Q I just wanted to raise with you a question and answer sequence from your interview with the purpose of perhaps refreshing your memory on that point. And Mr. Commissioner, I'm referring to the interview of April 8, 2008, that was conducted at the Taman Inquiry offices. And what I'll be doing, with your permission, sir, is referring Ms. Beattie to page 18 and 19.
Ms. Beattie, I'll read a question and answer to you to determine whether it might refresh your memory on the question I have just put to you. 2 looking at this picture.
The transcript, which wasn’t made an exhibit, did its magic.
Q. Does that refresh your memory in terms of how he was situated, or how the officers were situated around him?
A Yes, it does.
Q And could you respond to the question as posed?
A I recall a group of police officers standing in front of the truck, with the gentleman closer to the truck. So I guess you could say they were around the gentleman.
But wait. There’s another witness that Salhany says buttresses Mrs. Beattie. That’s Garth Shaw. He was driving along the highway when Zenk passed him at a great speed just before hitting Crystal Taman’s car.
Shaw said he, too, saw more than one policeman around Derek Zenk. And he said they spent a long time talking to him.
Q Okay. Sir, can you describe what you observed the police officers, who you did see, doing at the scene?
A I know they went -- one of the police officers went and talked to the gentleman in the blue truck.
Q. I know that people don't take out stopwatches to watch events like this, but is there any way that you can give us any indication to -- well, let me put it this way, did you observe the police officers doing anything other than going and talking to the gentleman at the truck?
(Note how subtly the police officer becomes officers, plural, in the questioning.)
Q And can you describe what happens when you see the officer going to the truck, sir?
A He just approached the gentleman in the truck, and then they seemed to be conversing in a conversation.
Q Sir, did you notice anything about the conversation that you can share with us? How long was the conversation?
A About five minutes.
Shaw, too, was interviewed by RCMP in 2006. At that time he helpfully put a time to what he saw happening around Derek Zenk’s truck.
The gist of what he told the RCMP was in their report to the Attorney General’s office, which is a Taman Inquiry exhibit.

Task objective: Continue the commentary on the Taman Inquiry testimony, starting after its last sentence.

Data extract:
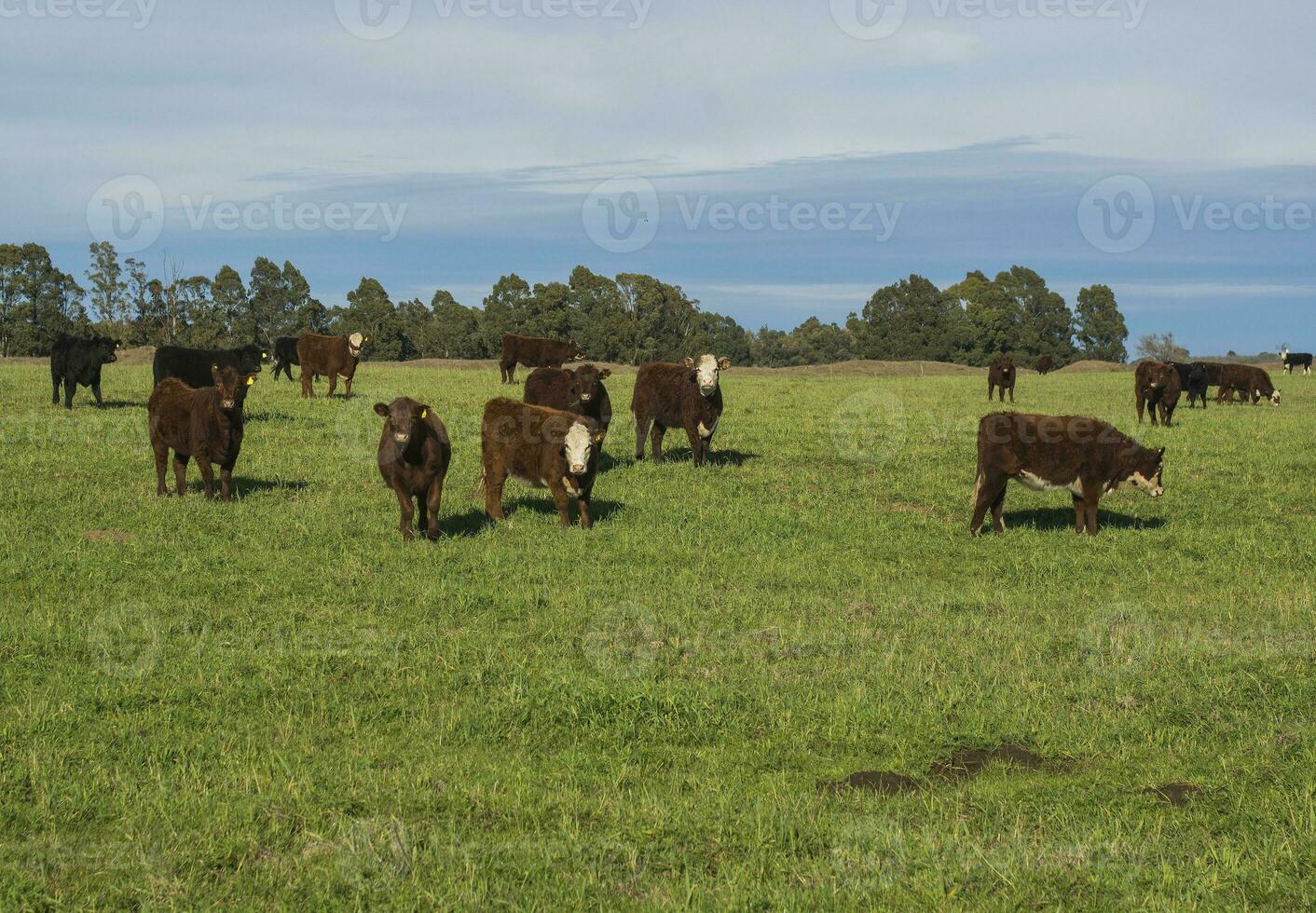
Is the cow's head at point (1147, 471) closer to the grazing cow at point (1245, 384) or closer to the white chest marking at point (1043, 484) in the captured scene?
the white chest marking at point (1043, 484)

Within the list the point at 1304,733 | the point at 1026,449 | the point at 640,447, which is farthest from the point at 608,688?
the point at 640,447

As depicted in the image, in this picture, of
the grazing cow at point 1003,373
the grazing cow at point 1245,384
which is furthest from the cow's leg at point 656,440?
the grazing cow at point 1245,384

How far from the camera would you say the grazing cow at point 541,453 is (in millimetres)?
14203

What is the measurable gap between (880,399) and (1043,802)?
1254 inches

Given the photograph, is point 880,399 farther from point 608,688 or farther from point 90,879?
point 90,879

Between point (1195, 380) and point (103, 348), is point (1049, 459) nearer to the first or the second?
point (103, 348)

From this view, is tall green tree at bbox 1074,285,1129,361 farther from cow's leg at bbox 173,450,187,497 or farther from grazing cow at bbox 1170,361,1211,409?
cow's leg at bbox 173,450,187,497

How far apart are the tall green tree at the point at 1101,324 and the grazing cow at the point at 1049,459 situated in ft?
366

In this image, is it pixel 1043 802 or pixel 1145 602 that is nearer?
pixel 1043 802

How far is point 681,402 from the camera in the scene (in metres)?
20.1

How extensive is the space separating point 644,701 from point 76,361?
74.6ft

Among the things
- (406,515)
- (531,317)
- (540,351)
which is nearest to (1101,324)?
(531,317)

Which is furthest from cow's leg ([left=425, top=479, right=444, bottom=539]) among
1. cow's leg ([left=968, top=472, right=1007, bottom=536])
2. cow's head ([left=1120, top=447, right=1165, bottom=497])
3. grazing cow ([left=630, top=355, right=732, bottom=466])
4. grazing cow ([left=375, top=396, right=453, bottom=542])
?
cow's head ([left=1120, top=447, right=1165, bottom=497])

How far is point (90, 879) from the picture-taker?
534 centimetres
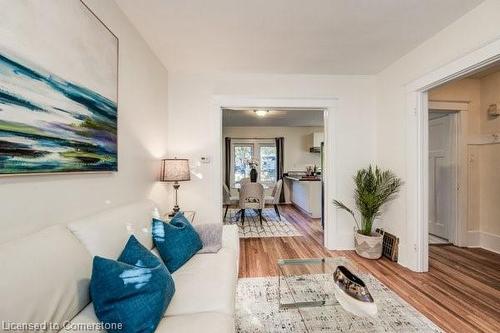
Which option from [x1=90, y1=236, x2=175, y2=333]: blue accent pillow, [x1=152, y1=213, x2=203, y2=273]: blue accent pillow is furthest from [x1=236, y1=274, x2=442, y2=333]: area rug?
[x1=90, y1=236, x2=175, y2=333]: blue accent pillow

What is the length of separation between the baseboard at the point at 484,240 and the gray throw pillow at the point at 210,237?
143 inches

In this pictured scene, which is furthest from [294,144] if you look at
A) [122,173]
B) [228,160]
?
[122,173]

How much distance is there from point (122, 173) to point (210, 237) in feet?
3.07

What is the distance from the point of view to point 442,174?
3662mm

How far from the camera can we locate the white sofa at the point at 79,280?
0.82 meters

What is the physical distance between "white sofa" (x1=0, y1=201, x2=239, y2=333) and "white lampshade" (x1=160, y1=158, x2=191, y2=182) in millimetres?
950

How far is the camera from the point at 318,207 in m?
5.32

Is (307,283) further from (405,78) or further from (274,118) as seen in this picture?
(274,118)

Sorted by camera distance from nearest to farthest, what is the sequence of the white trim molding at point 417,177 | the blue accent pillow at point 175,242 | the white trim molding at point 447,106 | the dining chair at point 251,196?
the blue accent pillow at point 175,242 < the white trim molding at point 417,177 < the white trim molding at point 447,106 < the dining chair at point 251,196

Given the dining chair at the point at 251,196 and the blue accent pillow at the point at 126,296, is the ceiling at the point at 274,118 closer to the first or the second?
the dining chair at the point at 251,196

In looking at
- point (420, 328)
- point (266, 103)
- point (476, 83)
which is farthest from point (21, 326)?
point (476, 83)

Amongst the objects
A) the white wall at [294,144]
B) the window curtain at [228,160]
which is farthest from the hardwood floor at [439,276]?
the white wall at [294,144]

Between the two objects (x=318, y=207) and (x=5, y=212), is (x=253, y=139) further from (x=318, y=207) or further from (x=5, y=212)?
(x=5, y=212)

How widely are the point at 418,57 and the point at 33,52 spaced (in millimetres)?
3264
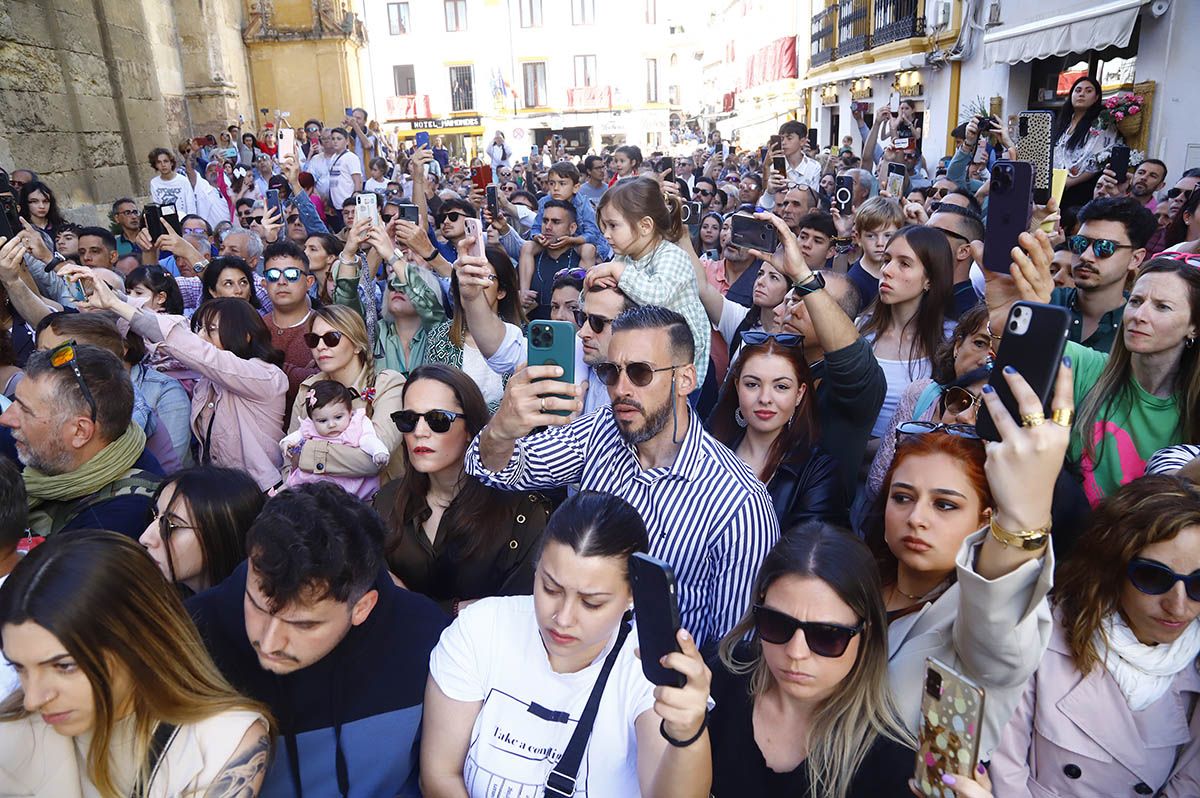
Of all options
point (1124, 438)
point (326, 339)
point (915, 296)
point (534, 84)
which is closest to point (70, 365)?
point (326, 339)

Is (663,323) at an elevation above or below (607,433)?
above

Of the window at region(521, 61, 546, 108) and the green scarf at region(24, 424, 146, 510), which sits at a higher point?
the window at region(521, 61, 546, 108)

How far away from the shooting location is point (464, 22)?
43031mm

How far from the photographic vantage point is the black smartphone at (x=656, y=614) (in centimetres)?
156

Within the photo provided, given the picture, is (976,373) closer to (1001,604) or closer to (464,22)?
(1001,604)

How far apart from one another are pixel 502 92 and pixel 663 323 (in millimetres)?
44536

Written response:
“Approximately ten minutes later emergency vehicles started to arrive so he moved his van to a different position in the intersection. While he was sitting in his van, he was approached by a policeman who he believed was from ESPPD. After providing a brief description of the events he witnesses, the policeman asked him to remain at the scene until further details could be gotten from him. During this time he observed an ambulance arrive and tend to the woman in the yellow car.
He said the attendants put a heart monitor on her, and then she was extracted by a fire crew. She was then transported away from the scene. Shaw stated that he then observed a policeman walk over to the driver of the truck who was still standing outside. The two were in normal conversation distance from each other for about five minutes.”
The problem here is that the ambulance carrying the body of Crystal Taman left the scene at 7:43 a.m., roughly five minutes after paramedics began their interview with Derek Zenk in the back of a police car.
So, according to witness Shaw, Derek Zenk not only managed to be in two places at once, but he could travel through time to do it.
It was just this sort of allegation that would get you burned as a witch in seventeenth century Salem. It seems nothing has changed in 21st century Winnipeg.
What, then, is the lynch mob celebrating?
Roger Salhany has produced a report that exposes a conspiracy that never existed to prevent the prosecution for impaired driving of a police officer who wasn't impaired.
He then invented his very own conspiracy backed by one witness whose evidence is impossible according to the laws of physics and another witness whose memory is worse than Derek Zenk's and whose evidence changed 180 degrees after a private meeting with one of Salhany's henchmen.
The press finds this perfectly reasonable.